### Work to be completed
Filter out every line below that lacks "performed", and copy the rest.

### Available records
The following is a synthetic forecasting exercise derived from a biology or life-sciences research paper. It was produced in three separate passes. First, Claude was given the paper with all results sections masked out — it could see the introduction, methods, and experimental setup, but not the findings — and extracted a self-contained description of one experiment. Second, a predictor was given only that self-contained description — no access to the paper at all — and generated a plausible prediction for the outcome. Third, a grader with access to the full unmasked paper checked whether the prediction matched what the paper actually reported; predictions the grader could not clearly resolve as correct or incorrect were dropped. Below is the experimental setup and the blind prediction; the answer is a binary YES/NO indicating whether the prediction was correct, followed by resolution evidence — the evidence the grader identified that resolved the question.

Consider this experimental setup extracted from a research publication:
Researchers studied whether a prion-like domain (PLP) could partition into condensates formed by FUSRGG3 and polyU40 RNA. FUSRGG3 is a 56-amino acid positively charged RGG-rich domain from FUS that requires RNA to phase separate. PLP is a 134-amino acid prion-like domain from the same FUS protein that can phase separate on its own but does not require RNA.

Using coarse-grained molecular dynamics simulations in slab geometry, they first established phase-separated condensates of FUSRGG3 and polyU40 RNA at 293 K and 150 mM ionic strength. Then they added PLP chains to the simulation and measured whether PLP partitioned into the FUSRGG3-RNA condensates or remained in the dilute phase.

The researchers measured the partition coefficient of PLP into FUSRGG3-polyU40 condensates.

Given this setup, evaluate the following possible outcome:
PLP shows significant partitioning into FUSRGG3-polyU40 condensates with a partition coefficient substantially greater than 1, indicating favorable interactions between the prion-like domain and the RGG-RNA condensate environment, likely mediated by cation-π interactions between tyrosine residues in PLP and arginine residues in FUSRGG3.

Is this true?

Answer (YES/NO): NO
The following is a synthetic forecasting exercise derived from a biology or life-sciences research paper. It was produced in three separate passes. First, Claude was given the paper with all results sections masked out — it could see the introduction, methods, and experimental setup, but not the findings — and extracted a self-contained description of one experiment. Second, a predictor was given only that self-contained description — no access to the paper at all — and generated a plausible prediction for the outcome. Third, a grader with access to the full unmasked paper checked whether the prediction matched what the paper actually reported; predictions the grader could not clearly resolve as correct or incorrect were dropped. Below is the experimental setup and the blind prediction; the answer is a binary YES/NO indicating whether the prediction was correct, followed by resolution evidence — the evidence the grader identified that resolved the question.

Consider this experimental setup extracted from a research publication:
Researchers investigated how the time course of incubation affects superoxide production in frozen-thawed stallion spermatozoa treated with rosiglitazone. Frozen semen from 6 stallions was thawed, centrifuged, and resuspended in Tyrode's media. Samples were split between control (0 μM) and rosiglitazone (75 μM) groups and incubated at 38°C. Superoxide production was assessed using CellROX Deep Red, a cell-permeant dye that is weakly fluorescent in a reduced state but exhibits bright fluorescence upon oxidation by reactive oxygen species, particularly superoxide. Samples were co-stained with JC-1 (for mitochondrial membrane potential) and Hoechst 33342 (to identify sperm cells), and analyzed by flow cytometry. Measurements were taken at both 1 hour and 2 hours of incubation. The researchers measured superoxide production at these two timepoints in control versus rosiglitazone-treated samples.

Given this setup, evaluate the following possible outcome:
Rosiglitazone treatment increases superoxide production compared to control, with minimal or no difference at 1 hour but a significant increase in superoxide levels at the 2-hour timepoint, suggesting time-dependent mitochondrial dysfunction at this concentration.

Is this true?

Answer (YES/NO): NO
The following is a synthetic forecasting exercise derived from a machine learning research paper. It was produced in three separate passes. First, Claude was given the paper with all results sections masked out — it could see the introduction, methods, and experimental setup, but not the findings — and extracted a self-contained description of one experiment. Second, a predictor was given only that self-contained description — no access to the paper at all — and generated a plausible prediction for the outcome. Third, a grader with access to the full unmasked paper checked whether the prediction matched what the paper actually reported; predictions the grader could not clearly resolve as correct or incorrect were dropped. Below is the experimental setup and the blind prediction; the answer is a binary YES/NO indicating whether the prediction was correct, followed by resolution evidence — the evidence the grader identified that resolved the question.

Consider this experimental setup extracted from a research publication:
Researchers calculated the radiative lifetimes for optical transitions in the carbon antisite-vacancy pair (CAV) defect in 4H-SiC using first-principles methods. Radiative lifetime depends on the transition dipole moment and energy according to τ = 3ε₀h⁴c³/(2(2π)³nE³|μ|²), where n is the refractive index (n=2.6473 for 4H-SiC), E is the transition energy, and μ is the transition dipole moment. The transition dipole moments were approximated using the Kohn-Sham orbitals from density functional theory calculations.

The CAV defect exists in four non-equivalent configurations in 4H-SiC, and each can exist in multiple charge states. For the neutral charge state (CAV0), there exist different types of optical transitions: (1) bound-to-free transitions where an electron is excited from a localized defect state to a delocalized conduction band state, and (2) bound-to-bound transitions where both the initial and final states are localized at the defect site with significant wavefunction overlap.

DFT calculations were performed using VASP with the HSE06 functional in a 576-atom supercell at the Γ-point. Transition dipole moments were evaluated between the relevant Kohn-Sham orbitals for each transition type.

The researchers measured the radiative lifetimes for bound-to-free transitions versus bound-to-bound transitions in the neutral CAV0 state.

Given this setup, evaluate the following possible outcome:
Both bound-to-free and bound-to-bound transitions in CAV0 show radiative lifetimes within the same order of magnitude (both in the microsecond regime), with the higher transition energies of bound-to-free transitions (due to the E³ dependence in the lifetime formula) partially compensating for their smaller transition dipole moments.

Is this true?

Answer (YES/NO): NO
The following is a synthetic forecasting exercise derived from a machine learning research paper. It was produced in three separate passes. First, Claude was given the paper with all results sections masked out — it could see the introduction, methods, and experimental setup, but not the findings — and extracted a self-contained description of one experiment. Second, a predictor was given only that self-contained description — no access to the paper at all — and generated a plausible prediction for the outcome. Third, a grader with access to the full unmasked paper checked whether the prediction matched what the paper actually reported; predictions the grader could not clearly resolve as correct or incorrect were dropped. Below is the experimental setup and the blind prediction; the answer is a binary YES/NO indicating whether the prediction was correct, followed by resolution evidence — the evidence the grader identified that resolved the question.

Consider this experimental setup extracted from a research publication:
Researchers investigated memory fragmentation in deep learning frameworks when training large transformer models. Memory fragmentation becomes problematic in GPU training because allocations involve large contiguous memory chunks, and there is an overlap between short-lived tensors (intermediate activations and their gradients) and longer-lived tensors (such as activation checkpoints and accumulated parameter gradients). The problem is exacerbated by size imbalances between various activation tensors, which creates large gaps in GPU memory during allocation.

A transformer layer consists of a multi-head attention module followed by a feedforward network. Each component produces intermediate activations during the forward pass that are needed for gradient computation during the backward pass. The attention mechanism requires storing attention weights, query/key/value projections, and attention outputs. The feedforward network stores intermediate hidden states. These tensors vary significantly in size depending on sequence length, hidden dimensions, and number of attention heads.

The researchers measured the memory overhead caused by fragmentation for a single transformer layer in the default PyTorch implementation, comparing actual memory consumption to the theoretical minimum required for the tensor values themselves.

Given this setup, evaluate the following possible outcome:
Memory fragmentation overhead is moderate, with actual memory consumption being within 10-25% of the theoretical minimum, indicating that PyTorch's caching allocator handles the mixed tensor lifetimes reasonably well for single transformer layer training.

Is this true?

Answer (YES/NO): NO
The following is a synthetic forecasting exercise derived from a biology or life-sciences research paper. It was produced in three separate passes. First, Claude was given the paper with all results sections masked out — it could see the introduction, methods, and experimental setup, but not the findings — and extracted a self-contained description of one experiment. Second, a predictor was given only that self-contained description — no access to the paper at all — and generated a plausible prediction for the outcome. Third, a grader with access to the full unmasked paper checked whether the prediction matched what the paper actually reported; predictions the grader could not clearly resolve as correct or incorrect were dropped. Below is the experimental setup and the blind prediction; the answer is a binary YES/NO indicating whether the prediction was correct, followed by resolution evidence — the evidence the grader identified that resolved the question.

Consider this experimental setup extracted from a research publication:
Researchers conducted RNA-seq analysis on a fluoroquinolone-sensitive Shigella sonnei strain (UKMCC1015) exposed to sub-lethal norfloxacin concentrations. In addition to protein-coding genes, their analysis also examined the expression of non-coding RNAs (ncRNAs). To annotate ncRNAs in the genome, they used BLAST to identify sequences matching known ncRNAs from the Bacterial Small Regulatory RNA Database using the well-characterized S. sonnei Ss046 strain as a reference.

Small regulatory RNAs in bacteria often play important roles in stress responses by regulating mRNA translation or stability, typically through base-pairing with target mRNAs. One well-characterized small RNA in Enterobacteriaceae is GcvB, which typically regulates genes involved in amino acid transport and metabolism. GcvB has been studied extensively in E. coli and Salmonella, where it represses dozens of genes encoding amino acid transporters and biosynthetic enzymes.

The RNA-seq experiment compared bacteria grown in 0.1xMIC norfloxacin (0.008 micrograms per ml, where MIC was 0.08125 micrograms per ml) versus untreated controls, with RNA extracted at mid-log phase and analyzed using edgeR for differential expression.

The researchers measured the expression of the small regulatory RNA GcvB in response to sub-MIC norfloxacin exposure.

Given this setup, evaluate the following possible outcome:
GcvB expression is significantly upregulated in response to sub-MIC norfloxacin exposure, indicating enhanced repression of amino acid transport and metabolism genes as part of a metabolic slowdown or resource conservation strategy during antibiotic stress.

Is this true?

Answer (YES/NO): YES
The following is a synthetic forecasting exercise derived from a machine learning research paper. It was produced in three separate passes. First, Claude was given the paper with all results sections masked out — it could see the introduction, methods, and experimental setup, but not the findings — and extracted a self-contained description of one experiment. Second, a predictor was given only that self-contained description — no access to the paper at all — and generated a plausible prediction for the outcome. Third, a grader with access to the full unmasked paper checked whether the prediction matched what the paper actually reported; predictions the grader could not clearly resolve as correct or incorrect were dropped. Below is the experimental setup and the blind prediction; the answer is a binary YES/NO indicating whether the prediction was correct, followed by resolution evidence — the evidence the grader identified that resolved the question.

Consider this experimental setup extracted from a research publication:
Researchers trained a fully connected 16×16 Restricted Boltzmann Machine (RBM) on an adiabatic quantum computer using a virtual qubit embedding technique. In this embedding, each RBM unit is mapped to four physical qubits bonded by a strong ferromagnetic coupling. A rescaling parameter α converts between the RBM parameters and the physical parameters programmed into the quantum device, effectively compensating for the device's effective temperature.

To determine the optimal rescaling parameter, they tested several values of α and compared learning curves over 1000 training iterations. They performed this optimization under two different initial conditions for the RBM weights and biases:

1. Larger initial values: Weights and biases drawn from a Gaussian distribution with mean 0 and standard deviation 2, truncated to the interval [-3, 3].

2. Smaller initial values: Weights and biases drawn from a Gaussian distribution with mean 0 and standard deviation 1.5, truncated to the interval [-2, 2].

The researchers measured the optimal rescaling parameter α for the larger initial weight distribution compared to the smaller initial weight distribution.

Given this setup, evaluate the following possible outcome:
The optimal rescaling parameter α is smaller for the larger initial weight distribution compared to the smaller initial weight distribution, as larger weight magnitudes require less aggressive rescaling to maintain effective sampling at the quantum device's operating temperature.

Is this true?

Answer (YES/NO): YES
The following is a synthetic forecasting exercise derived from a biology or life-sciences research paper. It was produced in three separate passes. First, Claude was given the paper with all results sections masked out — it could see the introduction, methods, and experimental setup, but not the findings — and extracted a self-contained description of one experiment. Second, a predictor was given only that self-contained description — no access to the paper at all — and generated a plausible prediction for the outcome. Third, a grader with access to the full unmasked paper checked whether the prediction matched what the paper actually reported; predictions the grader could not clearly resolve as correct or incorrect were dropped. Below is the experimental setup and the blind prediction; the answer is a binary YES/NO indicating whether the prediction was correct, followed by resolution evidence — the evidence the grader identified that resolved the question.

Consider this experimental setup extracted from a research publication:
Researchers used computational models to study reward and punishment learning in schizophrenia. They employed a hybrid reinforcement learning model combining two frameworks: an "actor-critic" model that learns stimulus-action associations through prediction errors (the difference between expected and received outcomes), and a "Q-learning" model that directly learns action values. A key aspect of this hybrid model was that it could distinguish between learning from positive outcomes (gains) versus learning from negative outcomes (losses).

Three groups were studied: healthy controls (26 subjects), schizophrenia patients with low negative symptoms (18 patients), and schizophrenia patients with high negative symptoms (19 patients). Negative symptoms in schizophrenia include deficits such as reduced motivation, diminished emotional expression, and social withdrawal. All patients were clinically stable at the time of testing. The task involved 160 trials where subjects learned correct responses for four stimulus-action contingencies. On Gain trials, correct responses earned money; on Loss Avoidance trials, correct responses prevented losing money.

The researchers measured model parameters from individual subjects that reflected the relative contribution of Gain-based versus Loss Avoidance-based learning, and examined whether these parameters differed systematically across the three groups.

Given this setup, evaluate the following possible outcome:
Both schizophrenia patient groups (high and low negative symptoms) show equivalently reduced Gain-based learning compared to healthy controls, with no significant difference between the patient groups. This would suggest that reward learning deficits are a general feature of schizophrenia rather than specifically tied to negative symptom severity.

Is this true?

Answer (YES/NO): NO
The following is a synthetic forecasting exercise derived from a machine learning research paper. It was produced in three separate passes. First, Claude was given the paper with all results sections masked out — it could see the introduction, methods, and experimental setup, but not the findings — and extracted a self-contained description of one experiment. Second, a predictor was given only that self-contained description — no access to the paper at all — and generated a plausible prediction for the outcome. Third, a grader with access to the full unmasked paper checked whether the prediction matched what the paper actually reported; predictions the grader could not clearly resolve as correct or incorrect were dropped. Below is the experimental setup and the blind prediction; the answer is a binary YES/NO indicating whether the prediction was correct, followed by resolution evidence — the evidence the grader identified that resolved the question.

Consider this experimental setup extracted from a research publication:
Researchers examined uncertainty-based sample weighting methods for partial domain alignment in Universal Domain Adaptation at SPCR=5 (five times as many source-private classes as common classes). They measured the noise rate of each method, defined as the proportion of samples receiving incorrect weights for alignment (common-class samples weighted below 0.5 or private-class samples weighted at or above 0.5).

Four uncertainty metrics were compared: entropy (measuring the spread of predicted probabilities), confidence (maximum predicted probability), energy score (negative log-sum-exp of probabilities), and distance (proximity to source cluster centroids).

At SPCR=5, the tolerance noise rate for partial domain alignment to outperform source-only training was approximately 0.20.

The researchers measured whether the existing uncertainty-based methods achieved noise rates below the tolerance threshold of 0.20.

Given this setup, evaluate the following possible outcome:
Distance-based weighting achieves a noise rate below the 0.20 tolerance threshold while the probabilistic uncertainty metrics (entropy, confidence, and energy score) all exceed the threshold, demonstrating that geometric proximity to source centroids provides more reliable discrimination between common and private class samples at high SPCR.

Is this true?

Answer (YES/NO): NO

### Answer to this exercise
DFT calculations were performed using VASP with the HSE06 functional in a 576-atom supercell at the Γ-point. Transition dipole moments were evaluated between the relevant Kohn-Sham orbitals for each transition type.
To determine the optimal rescaling parameter, they tested several values of α and compared learning curves over 1000 training iterations. They performed this optimization under two different initial conditions for the RBM weights and biases:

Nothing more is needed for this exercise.